Supervisor: Michael K. Göschka
Computational Offloading for non-time-critical applications
The increasing demand for computational resources and emerging use cases such as natural language processing and 4k-video-streaming keeps outpacing available User Equipment (UE). Every UE is intrinsically limited in terms of CPU, GPU, storage, and memory. To overcome those limitations, computational offloading was proposed. The combination of UE and seemingly endless computational capacity in the cloud aims to cope with those constraints.
When low response time is a necessity for an acceptable Quality of Experience, moving the computational assistance in proximity of the user is a viable option. A plethora of frameworks were proposed to address arising challenges like user-mobility and state hand-overs, but an obvious
drawback of leveraging Edge Computing (EC) is the required infrastructure. Some use cases however, do not benefit from lower response time and can therefore remain in the cloud, where more potent resources are at one’s disposal. Since provisioned cloud resources are mainly charged by computing time and not by the number of leased instances, faster does not necessarily mean more expensive.
Methodology used will be Design Science Research. Thus, many iterations of proof-of-concept implementations yield knowledge and artefacts. To objectify the success of obtained results/artefacts, their soundness will be tested on various types of applications.

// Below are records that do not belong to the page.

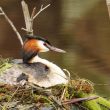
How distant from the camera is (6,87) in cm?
540

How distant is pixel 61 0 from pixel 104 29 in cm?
71

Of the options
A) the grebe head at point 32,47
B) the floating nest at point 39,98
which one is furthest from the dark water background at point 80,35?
the floating nest at point 39,98

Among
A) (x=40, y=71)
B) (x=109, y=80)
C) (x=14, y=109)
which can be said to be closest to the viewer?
(x=14, y=109)

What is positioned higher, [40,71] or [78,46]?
[40,71]

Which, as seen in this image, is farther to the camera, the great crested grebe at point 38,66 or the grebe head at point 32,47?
the grebe head at point 32,47

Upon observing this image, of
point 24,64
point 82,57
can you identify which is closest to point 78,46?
point 82,57

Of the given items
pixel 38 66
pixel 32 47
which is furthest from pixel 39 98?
pixel 32 47

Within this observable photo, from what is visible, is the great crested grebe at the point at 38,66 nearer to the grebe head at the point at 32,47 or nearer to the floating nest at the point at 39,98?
the grebe head at the point at 32,47

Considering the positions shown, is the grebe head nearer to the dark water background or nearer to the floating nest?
the floating nest

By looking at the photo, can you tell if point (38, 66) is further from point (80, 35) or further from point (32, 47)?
point (80, 35)

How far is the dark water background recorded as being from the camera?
9195 millimetres

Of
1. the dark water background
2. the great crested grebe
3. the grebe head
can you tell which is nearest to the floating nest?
the great crested grebe

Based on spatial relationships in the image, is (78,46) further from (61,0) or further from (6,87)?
(6,87)

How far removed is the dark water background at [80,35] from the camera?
30.2 feet
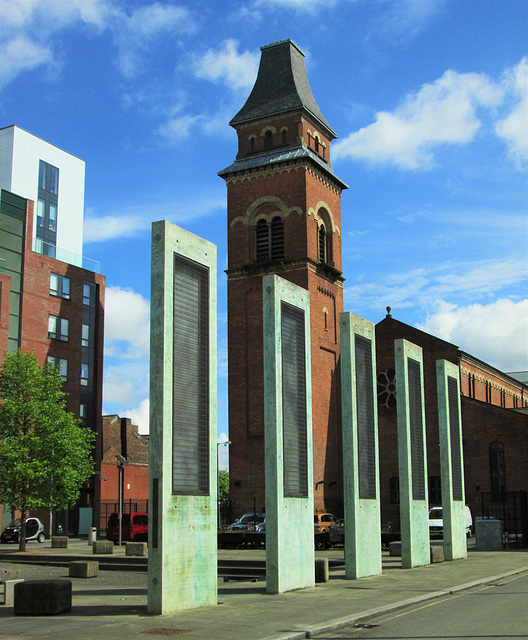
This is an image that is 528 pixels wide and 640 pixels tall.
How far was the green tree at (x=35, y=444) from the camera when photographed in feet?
116

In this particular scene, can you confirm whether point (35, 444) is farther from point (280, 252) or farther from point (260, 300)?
point (280, 252)

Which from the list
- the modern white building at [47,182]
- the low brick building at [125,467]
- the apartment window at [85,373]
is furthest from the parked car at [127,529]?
the modern white building at [47,182]

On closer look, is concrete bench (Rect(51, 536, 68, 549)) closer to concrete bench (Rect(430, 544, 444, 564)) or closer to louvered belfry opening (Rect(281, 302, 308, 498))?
concrete bench (Rect(430, 544, 444, 564))

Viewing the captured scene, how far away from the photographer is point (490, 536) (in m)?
33.8

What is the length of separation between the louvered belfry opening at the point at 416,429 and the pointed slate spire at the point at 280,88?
32.4 metres

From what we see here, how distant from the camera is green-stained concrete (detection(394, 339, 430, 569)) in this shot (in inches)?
913

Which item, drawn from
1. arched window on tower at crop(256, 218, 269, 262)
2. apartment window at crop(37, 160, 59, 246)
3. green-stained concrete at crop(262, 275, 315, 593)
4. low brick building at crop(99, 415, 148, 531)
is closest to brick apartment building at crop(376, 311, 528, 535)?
arched window on tower at crop(256, 218, 269, 262)

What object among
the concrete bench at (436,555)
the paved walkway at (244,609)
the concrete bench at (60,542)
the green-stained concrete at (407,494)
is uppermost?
the green-stained concrete at (407,494)

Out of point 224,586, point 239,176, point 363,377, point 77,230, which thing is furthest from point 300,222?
point 77,230

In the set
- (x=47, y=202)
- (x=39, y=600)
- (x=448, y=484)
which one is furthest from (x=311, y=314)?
(x=47, y=202)

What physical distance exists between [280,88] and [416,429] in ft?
122

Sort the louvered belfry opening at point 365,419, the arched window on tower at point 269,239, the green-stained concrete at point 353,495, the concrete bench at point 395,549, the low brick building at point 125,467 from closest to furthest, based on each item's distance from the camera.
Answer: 1. the green-stained concrete at point 353,495
2. the louvered belfry opening at point 365,419
3. the concrete bench at point 395,549
4. the arched window on tower at point 269,239
5. the low brick building at point 125,467

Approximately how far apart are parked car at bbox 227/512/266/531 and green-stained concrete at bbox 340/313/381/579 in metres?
19.7

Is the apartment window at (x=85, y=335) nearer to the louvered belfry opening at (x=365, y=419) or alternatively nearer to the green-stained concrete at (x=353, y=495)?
the louvered belfry opening at (x=365, y=419)
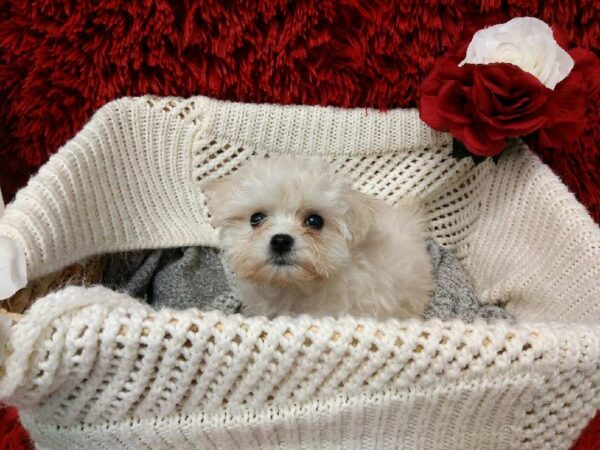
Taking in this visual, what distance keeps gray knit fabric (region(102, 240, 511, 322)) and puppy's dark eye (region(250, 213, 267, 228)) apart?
10.5 inches

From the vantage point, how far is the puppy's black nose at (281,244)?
3.64 ft

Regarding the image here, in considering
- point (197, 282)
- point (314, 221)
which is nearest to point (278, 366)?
point (314, 221)

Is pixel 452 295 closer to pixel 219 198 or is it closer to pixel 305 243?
pixel 305 243

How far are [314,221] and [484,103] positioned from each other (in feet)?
1.52

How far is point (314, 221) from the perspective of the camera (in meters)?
1.20

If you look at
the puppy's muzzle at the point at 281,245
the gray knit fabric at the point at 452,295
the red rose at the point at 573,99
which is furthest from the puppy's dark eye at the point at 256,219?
the red rose at the point at 573,99

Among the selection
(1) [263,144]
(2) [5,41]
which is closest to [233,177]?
(1) [263,144]

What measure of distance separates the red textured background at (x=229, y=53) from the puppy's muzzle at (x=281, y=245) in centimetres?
52

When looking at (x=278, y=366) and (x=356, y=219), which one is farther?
(x=356, y=219)

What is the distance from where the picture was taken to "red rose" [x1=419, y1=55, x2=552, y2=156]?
122 centimetres

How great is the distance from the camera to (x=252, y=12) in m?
1.35

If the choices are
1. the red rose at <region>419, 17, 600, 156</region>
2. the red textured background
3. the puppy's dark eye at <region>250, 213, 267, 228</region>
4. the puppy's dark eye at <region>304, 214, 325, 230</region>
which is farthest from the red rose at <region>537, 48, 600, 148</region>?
the puppy's dark eye at <region>250, 213, 267, 228</region>

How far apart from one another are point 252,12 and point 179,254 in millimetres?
669

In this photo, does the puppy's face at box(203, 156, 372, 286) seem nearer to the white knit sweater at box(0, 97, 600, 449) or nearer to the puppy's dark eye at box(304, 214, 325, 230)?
the puppy's dark eye at box(304, 214, 325, 230)
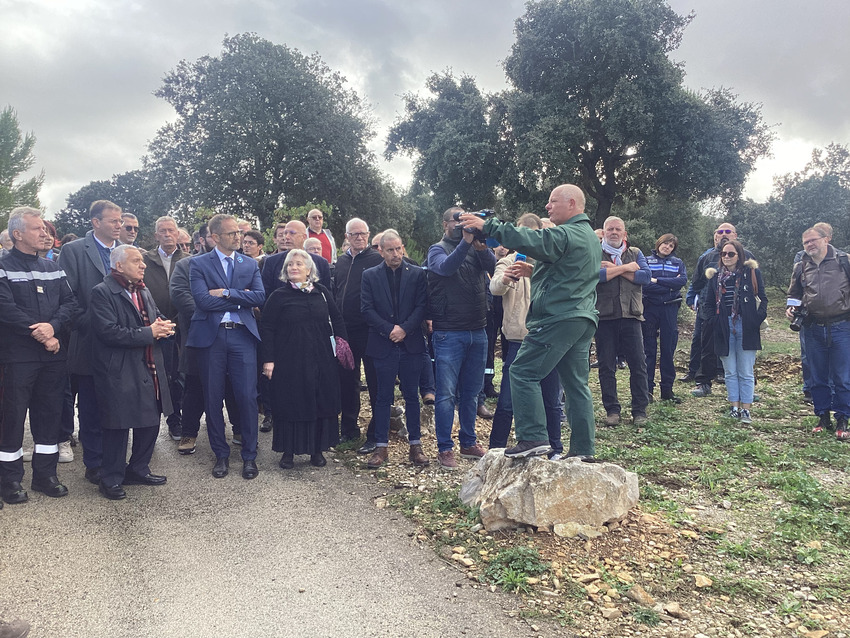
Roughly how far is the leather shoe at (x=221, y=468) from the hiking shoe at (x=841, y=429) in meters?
6.45

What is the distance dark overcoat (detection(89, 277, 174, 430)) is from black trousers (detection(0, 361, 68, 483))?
1.13 ft

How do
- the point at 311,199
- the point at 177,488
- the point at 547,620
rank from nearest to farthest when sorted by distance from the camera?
1. the point at 547,620
2. the point at 177,488
3. the point at 311,199

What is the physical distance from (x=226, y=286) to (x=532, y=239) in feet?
10.3

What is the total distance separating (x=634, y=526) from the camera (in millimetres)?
4293

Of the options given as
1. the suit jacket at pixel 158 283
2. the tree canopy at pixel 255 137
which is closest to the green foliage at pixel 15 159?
the tree canopy at pixel 255 137

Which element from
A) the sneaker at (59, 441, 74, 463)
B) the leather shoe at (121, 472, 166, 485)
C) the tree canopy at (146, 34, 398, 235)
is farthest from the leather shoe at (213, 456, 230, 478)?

This dissertation endeavours to investigate how to partition code or an application for distributed computing in the cloud, either on EC2-instances or lambda functions, and aims to find out whether such partitioning can be done implicitly to make it more practical for modern CI/CD (Continuous Integration / Continuous Deployment) pipelines. Moreover, it must be investigated how to handle communication between distributed instances and at which granularity applications or algorithms should be offloaded. Use cases for this contribution can range from optimization problems that could be solved significantly faster to video analytics. Unique selling point of proposed work is the focus on non-time-critical applications while emphasizing the usage of serverless computing.